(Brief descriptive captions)

################

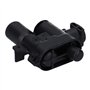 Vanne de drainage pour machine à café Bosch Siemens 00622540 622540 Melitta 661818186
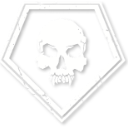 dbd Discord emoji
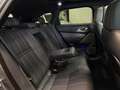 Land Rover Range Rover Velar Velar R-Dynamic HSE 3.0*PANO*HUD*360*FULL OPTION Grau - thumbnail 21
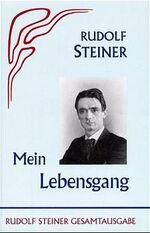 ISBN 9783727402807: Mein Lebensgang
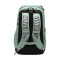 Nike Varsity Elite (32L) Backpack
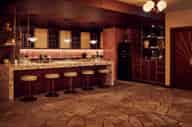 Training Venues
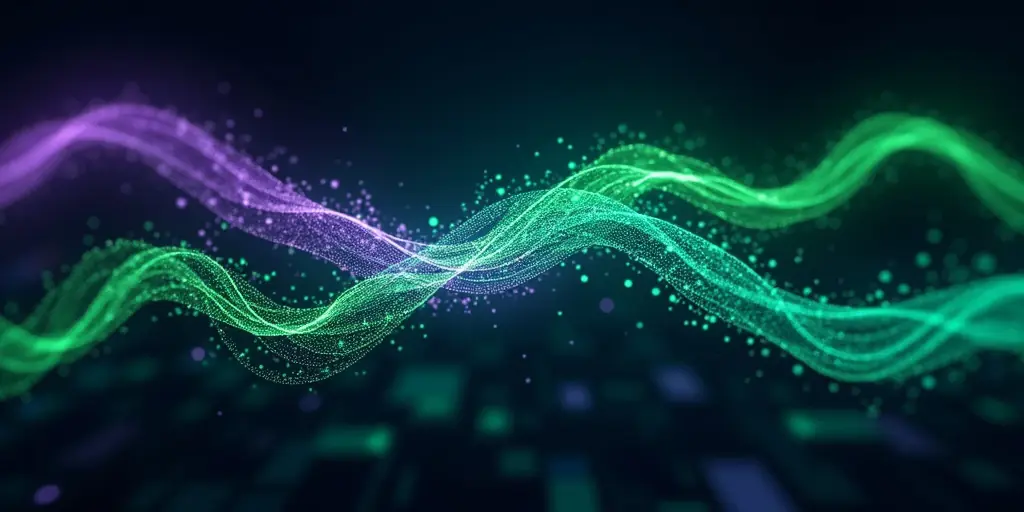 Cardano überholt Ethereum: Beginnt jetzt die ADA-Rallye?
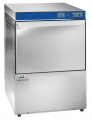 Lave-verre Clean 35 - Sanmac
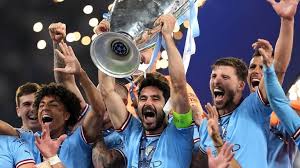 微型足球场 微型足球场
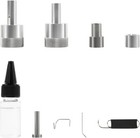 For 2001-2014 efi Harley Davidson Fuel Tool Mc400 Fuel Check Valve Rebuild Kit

################

Copy out all the data exactly. No images belong in the copy.

• [Exercise response]
 Vanne de drainage pour machine à café Bosch Siemens 00622540 622540 Melitta 661818186
 dbd Discord emoji
 Land Rover Range Rover Velar Velar R-Dynamic HSE 3.0*PANO*HUD*360*FULL OPTION Grau - thumbnail 21
 ISBN 9783727402807: Mein Lebensgang
 Nike Varsity Elite (32L) Backpack
 Training Venues
 Cardano überholt Ethereum: Beginnt jetzt die ADA-Rallye?
 Lave-verre Clean 35 - Sanmac
 微型足球场 微型足球场
 For 2001-2014 efi Harley Davidson Fuel Tool Mc400 Fuel Check Valve Rebuild Kit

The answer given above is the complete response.